Google Cloud introduces quantum-safe digital signatures in KMS

Google Cloud has introduced quantum-safe digital signatures to its Cloud Key Management Service (Cloud KMS), making them available in preview.

The tech giant says this initiative aligns with the National Institute of Standards and Technology's (NIST) post-quantum cryptography (PQC) standards, addressing future risks of quantum computing breaking classic encryption schemes.

With Google Cloud being used by financial institutions, large enterprises, government agencies, critical infrastructure units, and software developers, the introduction of quantum-safe encryption is crucial for safeguarding sensitive data from advanced attacks.

Quantum-ready Cloud KMS

Cloud KMS is Google Cloud's encryption key management tool used for securely generating, storing, and managing cryptographic keys that encrypt and sign data.

By using conventional public-key cryptography such as RSA and ECC, customers run the risk of having their data exposed in the future via what is known as 'harvest now, decrypt later' (HNDL) attacks.

Although quantum computers capable of breaking current encryption schemes do not exist yet, all experts agree that the HNDL risk is too high to ignore. This concern is further heightened by Microsoft's announcement of its Majorana 1 chip breakthrough, representing a crucial step toward building a future quantum computer.

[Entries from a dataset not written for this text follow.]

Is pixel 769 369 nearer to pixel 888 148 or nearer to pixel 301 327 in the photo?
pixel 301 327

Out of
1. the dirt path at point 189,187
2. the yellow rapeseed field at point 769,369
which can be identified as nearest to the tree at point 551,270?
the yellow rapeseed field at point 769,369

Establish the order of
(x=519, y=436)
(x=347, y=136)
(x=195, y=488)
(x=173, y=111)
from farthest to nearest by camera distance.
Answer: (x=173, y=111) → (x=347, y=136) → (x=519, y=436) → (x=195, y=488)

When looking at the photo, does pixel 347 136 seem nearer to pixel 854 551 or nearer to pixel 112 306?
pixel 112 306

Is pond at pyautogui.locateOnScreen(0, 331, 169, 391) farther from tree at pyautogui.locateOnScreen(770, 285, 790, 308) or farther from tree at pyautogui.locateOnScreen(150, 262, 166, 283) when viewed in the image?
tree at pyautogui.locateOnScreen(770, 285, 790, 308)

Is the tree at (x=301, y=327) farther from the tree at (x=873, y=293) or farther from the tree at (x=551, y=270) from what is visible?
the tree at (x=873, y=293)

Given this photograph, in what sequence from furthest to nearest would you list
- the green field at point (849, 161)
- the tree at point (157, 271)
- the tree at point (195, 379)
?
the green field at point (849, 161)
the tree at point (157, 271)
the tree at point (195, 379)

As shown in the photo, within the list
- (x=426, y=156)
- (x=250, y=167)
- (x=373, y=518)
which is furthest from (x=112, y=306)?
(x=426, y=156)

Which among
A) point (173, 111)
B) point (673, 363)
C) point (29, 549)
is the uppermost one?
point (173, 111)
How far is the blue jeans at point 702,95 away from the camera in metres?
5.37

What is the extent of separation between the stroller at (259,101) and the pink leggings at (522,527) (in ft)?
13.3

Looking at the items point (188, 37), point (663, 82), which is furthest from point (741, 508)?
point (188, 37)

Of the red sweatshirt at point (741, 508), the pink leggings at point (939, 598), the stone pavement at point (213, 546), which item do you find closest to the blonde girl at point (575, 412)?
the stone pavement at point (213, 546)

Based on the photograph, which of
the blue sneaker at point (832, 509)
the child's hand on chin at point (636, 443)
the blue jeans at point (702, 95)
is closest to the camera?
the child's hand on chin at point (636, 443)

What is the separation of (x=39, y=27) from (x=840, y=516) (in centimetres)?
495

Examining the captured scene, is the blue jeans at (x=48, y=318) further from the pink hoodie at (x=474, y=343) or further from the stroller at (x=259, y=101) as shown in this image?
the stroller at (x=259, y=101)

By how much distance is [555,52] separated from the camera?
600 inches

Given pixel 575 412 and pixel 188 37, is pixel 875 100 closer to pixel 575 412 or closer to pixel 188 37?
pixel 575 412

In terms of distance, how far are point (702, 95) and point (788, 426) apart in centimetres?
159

To help future-proof our data, Google is now integrating quantum-resistant cryptography into Cloud KMS (software) and Cloud HSM (hardware security modules).

The two algorithms that are adopted are ML-DSA-65 (FIPS 204), a lattice-based digital signature algorithm, and SLH-DSA-SHA2-128S (FIPS 205), a stateless hash-based digital signature algorithm.

"Today, we're excited to announce quantum-safe digital signatures (FIPS 204/FIPS 205) in Google Cloud Key Management Service (Cloud KMS) for software-based keys, available in preview," reads Google's announcement.

"We're also sharing a high-level view into our post-quantum strategy for Google Cloud encryption products, including for Cloud KMS and our Hardware Security Modules (Cloud HSM)."

Cloud KMS now allows users to sign and verify digital signatures using these new PQC algorithms, just like they would with classical cryptography.

The cryptographic implementations will be open-source (via BoringCrypto and Tink libraries), maintaining transparency and allowing independent security audits.

Google invites organizations to start testing and integrating quantum-resistant algorithms into existing deployments and report their feedback to help iron out any problems.